Hannah Höch was born Anna Therese Johanne Höch in Gotha, Germany. In 1912 she began classes at the School of Applied Arts in Berlin under the guidance of glass designer Harold Bergen. She chose the curriculum glass design and graphic arts, rather than fine arts, to please her father. In 1914, at the start of World War I, she left the school and returned home to Gotha to work with the Red Cross. In 1915 she returned to school, entering the graphics class of Emil Orlik at the National Institute of the Museum of Arts and Crafts. Also in 1915, Höch began an influential friendship with Raoul Hausmann, a member of the Berlin Dada movement.

Höch was a pioneer of the art form that became known as photomontage. Photomontage is the process and the result of making a composite photograph by cutting,gluing, rearranging and overlapping two or more photographs into a new image.
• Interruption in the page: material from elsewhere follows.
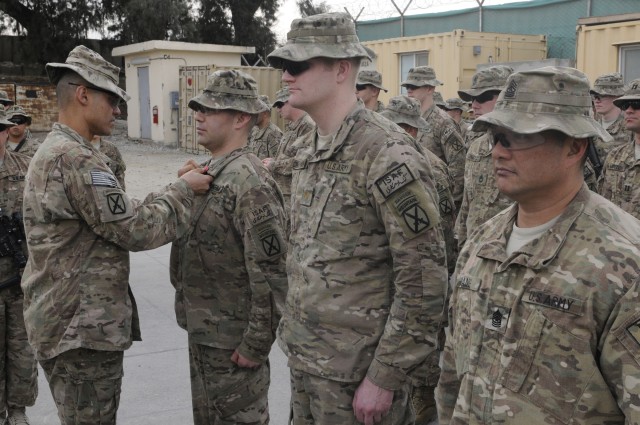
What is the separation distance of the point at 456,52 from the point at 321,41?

Sometimes the resulting composite image is photographed so that a final image may appear as a seamless photographic print. A similar method, although one that does not use film, is realized today through image-editing software.

Many of her pieces sardonically critiqued the mass culture beauty industry at the time, gaining significant momentum in mass media through the rise of fashion and advertising photography. Many of her political works from the Dada period equated women’s liberation with social and political revolution. In particular, her photomontages often critically addressed the Weimar New Woman, collating images from contemporary magazines. Her works from 1926 to 1935 often depicted same sex couples, and women were once again a central theme in her work from 1963 to 1973. Höch also made strong statements on racial discrimination.